Le match d'improvisation a cette particularité de voir le comédien en plein processus de création. Il perdrait donc de son essence si les télé-diffuseurs n'avaient diffusé que les meilleures improvisations, à la manière d'un compte-rendu sportif montrant une compilation des meilleurs moments d'une rencontre sportive.

C'est donc bel et bien pour conserver le match d'improvisation en tant qu'objet théâtral que Robert Gravel a refusé de transiger sur ce point.

La télédiffusion de ces matchs permet de toucher une population bien plus grande et provoque l'intérêt de personnes potentiellement étrangères au monde du théâtre.

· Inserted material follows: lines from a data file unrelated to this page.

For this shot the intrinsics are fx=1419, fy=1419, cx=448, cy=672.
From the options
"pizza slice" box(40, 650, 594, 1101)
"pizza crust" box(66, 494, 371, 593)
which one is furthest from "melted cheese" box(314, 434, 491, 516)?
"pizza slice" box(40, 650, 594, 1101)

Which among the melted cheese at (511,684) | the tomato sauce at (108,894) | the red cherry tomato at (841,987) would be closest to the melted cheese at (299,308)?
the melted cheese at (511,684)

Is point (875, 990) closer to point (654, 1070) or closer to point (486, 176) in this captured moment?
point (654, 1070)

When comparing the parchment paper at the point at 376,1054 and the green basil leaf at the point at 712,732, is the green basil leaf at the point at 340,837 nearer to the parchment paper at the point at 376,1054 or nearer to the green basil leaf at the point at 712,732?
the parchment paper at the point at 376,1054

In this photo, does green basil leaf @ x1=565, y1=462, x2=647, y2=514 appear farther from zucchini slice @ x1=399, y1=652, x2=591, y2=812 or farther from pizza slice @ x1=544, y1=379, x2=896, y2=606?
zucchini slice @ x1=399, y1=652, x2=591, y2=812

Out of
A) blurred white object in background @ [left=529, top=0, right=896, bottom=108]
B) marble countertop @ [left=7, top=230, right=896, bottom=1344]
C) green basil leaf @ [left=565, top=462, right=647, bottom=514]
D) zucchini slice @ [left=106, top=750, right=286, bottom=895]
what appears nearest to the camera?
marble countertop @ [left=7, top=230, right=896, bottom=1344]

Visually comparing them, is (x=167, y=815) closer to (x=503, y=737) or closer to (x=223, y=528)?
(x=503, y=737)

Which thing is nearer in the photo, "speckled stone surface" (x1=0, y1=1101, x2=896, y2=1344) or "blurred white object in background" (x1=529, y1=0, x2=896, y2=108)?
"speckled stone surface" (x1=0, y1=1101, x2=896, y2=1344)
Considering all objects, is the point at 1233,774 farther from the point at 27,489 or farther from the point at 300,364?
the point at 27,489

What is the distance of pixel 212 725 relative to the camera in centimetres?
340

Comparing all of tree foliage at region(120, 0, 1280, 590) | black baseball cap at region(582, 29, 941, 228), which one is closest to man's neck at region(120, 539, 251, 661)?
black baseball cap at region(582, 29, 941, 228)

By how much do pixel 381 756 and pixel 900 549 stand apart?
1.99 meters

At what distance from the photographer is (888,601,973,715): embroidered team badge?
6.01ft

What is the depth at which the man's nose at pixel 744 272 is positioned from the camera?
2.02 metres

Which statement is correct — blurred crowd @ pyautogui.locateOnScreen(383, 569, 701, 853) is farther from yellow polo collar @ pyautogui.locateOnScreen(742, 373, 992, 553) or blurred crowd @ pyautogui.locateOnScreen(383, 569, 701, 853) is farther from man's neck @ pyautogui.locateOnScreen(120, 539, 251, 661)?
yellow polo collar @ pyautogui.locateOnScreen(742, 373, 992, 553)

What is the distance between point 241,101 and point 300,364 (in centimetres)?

La Ligue d'Improvisation Française étant composée de comédiens professionnels ou en voie de professionnalisation au moment de sa création, il faut une nouvelle forme de structure pour accueillir ces nouvelles personnes : Jean-Baptiste Chauvin rejoint la Ligue d'Improvisation Départementale des Yvelines, crée en 1989 :

Puis j'ai été travailler comme animateur à Voisins-Le-Bretonneux, à coté de Trappes. C'est là que j'ai découvert que, dans les Yvelines, il y avait une ligue amateure [...]Elle avait plusieurs équipes, dont une dans la ville où je travaillais. Le lendemain-même j'étais déjà inscrit, et mon premier cours d'impro a été avec Papy.77

Depuis son premier stage avec les québécois au sein du Théâtre de l'Unité, Papy effectue en effet un travail conséquent sur l'improvisation théâtrale. Sa profession d'éducateur lui ayant permis, avec l'appui de Jean Jourdan, d'instaurer la pratique du match d'improvisation dans les collèges, il continue l'opération de démocratisation de la discipline en créant la première Ligue d'Improvisation amateure.

Le Département des Yvelines est le pionnier de l'improvisation théâtrale en France : en tant que département de naissance de la discipline, c'est sur ces terres que se développent la majorité des structures offrant la pratique de l'improvisation théâtrale, et ce grâce à une transmission orale qui diversifie l'offre et les besoins : la Ligue d'Improvisation Départementale des Yvelines est, à ce

76 Jan-Marc Lavergne, op. cit., p. 9.

77 Entretien avec Jean-Baptiste Chauvin, 06 Mars 2019.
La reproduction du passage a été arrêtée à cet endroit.